Virgin is betting that its offer will resonate with consumers on limited budgets who want to terminate or switch cellular services as the economy dictate. The move also tries to show that Virgin is sympathetic with its core prepay customers, who are often the most vulnerable in the brutal economic down cycle.
"It's quite a differentiator," said Bob Stohrer, Virgin Mobile's chief marketing officer. "This is relevant to our core customer who typically spends less [on wireless] on a monthly basis than a contract customer."
Virgin Mobile offers prepaid plans to users who do not want to be hemmed in to a contract or have shaky credit histories that lock them out of post-paid plans. Users can either pay as they go or buy prepaid plans that give them a bucket of minutes.
Prepay often appeals to those on limited budgets because they have the flexibility of buying as few or many minutes as they need. And anyone with problematic credit issues can bypass the credit check required for contract customers.
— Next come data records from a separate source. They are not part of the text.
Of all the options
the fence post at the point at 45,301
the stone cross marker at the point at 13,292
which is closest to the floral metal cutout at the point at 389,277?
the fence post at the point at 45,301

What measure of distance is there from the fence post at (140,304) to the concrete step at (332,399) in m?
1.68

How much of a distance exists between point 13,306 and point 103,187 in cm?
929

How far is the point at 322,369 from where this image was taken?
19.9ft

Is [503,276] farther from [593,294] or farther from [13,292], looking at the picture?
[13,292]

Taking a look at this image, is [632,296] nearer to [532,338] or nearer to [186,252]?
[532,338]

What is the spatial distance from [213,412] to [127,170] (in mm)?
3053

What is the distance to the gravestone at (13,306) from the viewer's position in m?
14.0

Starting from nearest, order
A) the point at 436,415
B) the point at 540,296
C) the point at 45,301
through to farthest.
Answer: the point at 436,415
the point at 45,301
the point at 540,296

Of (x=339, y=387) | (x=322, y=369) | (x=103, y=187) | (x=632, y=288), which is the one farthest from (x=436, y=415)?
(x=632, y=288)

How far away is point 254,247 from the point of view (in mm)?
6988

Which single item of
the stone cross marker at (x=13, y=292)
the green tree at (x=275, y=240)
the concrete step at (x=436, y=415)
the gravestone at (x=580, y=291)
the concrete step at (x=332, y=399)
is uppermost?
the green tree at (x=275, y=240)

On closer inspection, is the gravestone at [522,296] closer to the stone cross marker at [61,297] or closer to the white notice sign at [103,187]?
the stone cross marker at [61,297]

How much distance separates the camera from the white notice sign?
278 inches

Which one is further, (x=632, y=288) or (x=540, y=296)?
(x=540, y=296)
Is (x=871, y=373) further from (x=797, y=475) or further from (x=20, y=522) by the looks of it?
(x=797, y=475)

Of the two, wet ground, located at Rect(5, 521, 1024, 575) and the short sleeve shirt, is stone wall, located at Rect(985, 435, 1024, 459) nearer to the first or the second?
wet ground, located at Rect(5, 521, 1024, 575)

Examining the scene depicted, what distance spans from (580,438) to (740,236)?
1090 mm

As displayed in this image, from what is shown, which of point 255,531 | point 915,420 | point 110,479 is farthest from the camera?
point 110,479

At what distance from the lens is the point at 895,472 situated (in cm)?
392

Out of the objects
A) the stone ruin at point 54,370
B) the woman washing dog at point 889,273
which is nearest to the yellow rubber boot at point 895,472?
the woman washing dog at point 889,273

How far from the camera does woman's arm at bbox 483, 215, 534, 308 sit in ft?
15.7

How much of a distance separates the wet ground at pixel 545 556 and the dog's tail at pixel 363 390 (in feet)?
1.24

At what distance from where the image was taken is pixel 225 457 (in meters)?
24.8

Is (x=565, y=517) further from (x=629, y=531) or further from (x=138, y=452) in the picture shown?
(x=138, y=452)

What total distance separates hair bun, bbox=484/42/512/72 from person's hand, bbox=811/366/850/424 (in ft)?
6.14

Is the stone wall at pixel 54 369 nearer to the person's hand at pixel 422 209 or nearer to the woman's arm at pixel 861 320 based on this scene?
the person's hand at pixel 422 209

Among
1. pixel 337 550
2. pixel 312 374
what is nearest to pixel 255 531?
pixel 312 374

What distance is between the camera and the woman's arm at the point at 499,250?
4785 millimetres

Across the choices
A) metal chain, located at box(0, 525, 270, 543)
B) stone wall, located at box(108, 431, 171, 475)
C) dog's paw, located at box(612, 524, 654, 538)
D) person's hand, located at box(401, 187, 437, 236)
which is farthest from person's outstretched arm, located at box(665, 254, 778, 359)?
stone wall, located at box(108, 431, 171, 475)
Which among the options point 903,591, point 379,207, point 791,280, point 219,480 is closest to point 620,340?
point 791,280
Virgin will also introduce a $49.99 unlimited plan next week, aiming to match a similar plan recently launched by rival Boost Mobile, a unit of Sprint.
Could get some mileage
Some analysts say the safety-net ploy -- the first from a wireless provider -- could get some mileage at a time when people are anxious about their employment status.
"It's a powerful incentive," said Roger Entner, head of telecom research at Nielsen Co. "With a lot of Americans out of a job, a lot more are fearing they'll lose their job."
"It allows you to keep your phone ... when you need a phone to find a new job and when you can afford it the least because you have lost your job," he said.
Mr. Stohrer said promotions for the new offerings will involve digital media, including social networks and sites such as Yahoo, to deliver both broad impact and targeted media. Virgin will also drive marketing from its website and customized point-of-sale promotions through retail outlets such as Walmart and Target.
"Our website is our carrier store, so we will attempt to route as many people as possible to our retail partners," he said.
Coming out ahead
Since carriers subsidize their subscribers' handsets upfront, money is made on the back end during a period when the subscriber is committed to the carrier. For Virgin to come out ahead, customers who benefit from this plan would have to stay with the carrier for at least nine months, possibly longer, Mr. Entner said.
While prepay is used almost exclusively in parts of Europe and Asia, estimates for the U.S. prepay base range from about 10% to 20% of wireless users. Most Americans are post-paid customers who commit them into multiyear contracts.
Although churn rates, or customer turnover, are greater among prepay customers, the prepay segment is expected to grow 14% next year, compared with post-pay's 4%, according to third-party research provided by Boost Mobile.